**WHAT TO PRODUCE:**
Provide the data again in its entirety, exactly as given.

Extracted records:
****************************************

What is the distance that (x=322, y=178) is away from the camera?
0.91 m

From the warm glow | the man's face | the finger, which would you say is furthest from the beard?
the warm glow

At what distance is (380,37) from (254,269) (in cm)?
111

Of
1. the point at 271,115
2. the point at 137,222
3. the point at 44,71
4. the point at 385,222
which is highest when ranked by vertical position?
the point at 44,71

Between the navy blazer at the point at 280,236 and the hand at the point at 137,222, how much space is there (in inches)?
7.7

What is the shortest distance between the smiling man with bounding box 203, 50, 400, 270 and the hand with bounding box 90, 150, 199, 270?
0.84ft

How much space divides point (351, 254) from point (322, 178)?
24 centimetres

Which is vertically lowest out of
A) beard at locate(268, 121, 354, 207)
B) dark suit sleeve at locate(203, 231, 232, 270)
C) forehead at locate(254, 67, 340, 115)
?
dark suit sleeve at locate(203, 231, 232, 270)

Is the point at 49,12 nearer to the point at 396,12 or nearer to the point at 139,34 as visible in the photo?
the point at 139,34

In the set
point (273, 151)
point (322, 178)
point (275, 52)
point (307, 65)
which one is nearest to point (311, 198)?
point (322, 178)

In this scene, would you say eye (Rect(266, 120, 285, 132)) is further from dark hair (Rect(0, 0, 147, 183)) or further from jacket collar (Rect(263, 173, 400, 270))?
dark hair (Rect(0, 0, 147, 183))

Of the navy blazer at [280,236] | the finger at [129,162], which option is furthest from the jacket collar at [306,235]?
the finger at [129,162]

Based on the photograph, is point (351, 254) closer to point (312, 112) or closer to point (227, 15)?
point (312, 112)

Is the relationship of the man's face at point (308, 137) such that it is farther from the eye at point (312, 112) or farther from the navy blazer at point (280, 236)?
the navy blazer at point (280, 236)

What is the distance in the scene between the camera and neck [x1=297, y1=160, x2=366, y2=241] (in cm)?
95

****************************************

**COMPLETED EXERCISE:**
What is the distance that (x=322, y=178) is away from the camera?
0.91 m

From the warm glow | the man's face | the finger, which would you say is furthest from the beard?
the warm glow

At what distance is (380,37) from (254,269) (in cm)?
111

Of
1. the point at 271,115
2. the point at 137,222
3. the point at 44,71
4. the point at 385,222
which is highest when ranked by vertical position?
the point at 44,71

Between the navy blazer at the point at 280,236 and the hand at the point at 137,222, how much space is there (in inches)?
7.7

What is the shortest distance between the smiling man with bounding box 203, 50, 400, 270 and the hand with bounding box 90, 150, 199, 270?
0.84ft

How much space divides point (351, 254) from point (322, 178)?
24 centimetres

Which is vertically lowest out of
A) beard at locate(268, 121, 354, 207)
B) dark suit sleeve at locate(203, 231, 232, 270)
C) forehead at locate(254, 67, 340, 115)
?
dark suit sleeve at locate(203, 231, 232, 270)

Is the point at 49,12 nearer to the point at 396,12 or nearer to the point at 139,34 as visible in the photo?
the point at 139,34

In the set
point (273, 151)
point (322, 178)
point (275, 52)
point (307, 65)
which one is nearest to point (311, 198)?
point (322, 178)

In this scene, would you say eye (Rect(266, 120, 285, 132)) is further from dark hair (Rect(0, 0, 147, 183)) or further from jacket collar (Rect(263, 173, 400, 270))?
dark hair (Rect(0, 0, 147, 183))

Of the navy blazer at [280,236] | the finger at [129,162], which option is furthest from the jacket collar at [306,235]?
the finger at [129,162]

Based on the photograph, is point (351, 254) closer to point (312, 112) or closer to point (227, 15)?
point (312, 112)

Is the relationship of the man's face at point (308, 137) such that it is farther from the eye at point (312, 112) or farther from the navy blazer at point (280, 236)?
the navy blazer at point (280, 236)

What is the distance in the scene between the camera and neck [x1=297, y1=160, x2=366, y2=241] (in cm)?
95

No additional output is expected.